→ **Exercise task**
Copy the lines verbatim, from the line that contains "Of the alternatives" through the end of the lines, both ends included.
==*==
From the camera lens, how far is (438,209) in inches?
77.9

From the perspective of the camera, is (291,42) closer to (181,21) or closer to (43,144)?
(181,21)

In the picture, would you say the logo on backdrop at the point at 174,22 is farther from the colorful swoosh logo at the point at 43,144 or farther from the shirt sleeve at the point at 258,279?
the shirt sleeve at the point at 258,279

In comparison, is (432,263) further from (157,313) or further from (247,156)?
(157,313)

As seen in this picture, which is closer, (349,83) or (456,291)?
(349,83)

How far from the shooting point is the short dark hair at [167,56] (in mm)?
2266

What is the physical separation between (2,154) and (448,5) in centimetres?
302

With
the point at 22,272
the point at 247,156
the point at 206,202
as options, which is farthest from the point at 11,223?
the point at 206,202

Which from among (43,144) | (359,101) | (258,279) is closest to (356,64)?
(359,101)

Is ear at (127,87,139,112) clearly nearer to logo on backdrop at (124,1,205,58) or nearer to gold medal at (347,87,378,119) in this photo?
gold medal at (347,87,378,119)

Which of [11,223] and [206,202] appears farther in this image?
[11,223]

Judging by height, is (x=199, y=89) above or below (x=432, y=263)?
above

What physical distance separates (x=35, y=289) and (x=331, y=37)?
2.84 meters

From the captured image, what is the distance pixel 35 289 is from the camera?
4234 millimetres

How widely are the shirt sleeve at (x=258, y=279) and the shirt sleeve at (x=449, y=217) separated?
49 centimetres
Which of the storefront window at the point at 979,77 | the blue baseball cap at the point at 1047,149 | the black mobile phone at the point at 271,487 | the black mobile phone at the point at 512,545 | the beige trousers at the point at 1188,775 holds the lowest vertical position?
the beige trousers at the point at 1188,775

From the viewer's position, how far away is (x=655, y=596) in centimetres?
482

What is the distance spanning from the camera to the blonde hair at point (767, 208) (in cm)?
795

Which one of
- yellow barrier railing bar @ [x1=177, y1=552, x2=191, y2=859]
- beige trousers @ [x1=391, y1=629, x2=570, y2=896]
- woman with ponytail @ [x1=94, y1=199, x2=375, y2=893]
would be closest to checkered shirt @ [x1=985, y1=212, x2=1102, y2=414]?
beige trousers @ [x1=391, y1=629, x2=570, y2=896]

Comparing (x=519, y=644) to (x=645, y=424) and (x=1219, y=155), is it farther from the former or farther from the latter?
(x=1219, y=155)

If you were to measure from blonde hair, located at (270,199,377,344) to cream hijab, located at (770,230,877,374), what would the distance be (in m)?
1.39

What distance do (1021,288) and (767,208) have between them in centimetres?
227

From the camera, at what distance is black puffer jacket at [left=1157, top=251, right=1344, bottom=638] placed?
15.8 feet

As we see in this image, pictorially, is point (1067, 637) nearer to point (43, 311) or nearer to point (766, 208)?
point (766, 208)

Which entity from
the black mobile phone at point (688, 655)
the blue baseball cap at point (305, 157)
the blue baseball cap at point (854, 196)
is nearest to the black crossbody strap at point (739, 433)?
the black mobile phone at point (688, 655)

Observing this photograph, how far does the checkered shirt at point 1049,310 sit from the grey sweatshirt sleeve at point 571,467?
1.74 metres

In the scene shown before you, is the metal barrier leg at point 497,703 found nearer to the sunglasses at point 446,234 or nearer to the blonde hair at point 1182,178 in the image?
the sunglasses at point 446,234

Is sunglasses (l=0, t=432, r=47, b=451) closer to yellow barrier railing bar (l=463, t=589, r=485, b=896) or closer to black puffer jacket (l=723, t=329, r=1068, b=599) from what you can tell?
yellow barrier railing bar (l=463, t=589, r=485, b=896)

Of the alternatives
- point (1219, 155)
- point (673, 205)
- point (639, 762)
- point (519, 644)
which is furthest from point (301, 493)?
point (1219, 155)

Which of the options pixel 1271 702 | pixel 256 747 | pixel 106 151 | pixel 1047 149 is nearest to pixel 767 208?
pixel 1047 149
==*==
→ **Worked solution**
Of the alternatives
- point (1219, 155)
- point (673, 205)
- point (639, 762)
- point (519, 644)
which is furthest from point (301, 493)?
point (1219, 155)

Which of the options pixel 1271 702 | pixel 256 747 | pixel 106 151 | pixel 1047 149 is nearest to pixel 767 208?
pixel 1047 149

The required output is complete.